Conjure Daniel Levine, Woodbury Shortridge, Kalli Retzepi, Jesper Alkestrup, Hiroshi Ishii

Conjure
A recent focus of our lab has been making use of Tangible Displays and Body Object Space to develop new assistive technologies. As a test case, we prototyped Nintendo’s Super Mario Land side-scrolling game for visually impaired users, using body movement analogies to control Mario in the game. Mario and 2D side scrollers present a particularly interesting case, as they keep the main character location in the center of the display and move the world around the character. The shape display itself provides spatial audio of enemy positions. We make use of the AUFLIP sensor platform to pick up body movements—walking and jumping, causing Mario to do the same in-game. This enables users to keep their hands engaged to understand the game landscape, while using their body to control Mario at the same time.

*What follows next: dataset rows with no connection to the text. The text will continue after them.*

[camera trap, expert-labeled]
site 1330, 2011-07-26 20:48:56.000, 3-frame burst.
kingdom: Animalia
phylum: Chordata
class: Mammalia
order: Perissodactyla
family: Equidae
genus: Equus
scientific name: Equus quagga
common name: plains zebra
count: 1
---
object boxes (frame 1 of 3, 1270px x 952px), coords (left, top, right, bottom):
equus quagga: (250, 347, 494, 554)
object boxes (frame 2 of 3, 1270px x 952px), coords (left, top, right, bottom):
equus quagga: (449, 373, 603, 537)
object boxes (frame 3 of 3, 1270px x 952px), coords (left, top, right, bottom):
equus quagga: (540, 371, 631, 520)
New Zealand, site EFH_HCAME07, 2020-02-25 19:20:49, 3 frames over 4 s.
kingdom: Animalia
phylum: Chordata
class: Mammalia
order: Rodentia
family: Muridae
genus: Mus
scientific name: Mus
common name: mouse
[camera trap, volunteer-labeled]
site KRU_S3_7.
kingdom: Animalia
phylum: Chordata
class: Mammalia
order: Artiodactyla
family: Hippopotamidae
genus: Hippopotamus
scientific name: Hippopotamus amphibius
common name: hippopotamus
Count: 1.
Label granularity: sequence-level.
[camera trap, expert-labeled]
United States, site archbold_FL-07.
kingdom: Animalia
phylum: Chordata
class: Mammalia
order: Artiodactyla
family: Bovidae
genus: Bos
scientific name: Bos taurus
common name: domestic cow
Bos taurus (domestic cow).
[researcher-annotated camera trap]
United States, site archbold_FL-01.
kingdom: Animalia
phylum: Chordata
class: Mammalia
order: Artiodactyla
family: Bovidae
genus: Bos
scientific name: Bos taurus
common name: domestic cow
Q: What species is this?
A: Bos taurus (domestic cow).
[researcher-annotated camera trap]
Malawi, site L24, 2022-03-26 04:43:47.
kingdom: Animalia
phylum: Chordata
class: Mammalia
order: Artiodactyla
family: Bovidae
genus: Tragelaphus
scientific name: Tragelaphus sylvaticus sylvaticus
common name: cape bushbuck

CONJURE aims to enable tactile play of Super Mario Land using body motions, spatial auditory cues, and a large-scale tactile shape display.
Super Mario Land is streamed from an emulator and transformed into a pin height map for the tactile TRANSFORM shape display with image processing.
The transformed emulator image is explored on the shape display. Mario stays centered on the display, enabling users to maintain a reference point from which to explore the game world. Adversaries in-game create unique sounds via their movements on the pin-display that are spatially identifiable via the shape display's large scale. These sounds enable users to track and defeat opponents by jumping on them.
To play the game, the user wears a sensor on their ankle that captures walking and jumping in place. These actions control the main player in the game world, enabling them to play while keeping their hands available to explore and understand the game world.